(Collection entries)
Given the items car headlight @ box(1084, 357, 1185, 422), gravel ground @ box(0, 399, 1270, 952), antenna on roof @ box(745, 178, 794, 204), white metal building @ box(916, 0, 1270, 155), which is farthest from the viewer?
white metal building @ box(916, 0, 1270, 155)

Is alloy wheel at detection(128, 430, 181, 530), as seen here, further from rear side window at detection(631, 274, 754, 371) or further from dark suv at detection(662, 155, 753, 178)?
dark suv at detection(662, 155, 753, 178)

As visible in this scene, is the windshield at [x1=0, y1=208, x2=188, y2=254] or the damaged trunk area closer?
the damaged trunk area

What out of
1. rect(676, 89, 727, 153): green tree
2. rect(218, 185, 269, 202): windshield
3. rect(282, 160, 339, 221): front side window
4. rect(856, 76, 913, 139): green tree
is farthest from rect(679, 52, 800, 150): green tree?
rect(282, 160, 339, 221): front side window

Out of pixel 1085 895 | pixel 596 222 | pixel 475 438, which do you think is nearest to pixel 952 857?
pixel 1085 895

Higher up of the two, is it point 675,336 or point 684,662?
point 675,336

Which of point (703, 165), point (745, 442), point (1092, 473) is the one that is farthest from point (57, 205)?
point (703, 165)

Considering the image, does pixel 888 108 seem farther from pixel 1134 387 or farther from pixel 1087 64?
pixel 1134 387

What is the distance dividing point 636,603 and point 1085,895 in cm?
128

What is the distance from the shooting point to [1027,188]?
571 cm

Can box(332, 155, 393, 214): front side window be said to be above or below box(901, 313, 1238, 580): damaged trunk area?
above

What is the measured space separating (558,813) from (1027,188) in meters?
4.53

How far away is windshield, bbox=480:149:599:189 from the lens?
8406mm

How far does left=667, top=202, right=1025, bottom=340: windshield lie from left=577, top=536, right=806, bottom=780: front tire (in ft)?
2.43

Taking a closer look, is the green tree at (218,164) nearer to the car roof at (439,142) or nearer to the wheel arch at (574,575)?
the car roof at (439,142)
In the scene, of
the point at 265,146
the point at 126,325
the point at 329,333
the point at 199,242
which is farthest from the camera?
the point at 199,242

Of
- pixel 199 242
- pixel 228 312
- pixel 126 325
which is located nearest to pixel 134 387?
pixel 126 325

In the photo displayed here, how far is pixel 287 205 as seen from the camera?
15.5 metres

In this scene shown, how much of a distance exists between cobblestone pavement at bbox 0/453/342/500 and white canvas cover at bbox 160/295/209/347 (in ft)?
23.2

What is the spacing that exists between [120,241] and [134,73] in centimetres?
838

# Requirement:
Print from the line containing "Taking a closer" to the last line above, exactly as written.

# Solution below:
Taking a closer look, is the green tree at (218,164) nearer to the car roof at (439,142) or nearer to the wheel arch at (574,575)?
the car roof at (439,142)
In the scene, of
the point at 265,146
the point at 126,325
the point at 329,333
the point at 199,242
which is farthest from the camera?
the point at 199,242

Of
- pixel 199 242
- pixel 228 312
- pixel 126 325
which is located nearest to pixel 134 387?
pixel 126 325

In the photo displayed here, how far is pixel 287 205 as seen from the camera?
15.5 metres

In this scene shown, how much of a distance exists between cobblestone pavement at bbox 0/453/342/500 and white canvas cover at bbox 160/295/209/347 (in ft)?
23.2

What is the spacing that exists between [120,241] and [134,73] in centimetres?
838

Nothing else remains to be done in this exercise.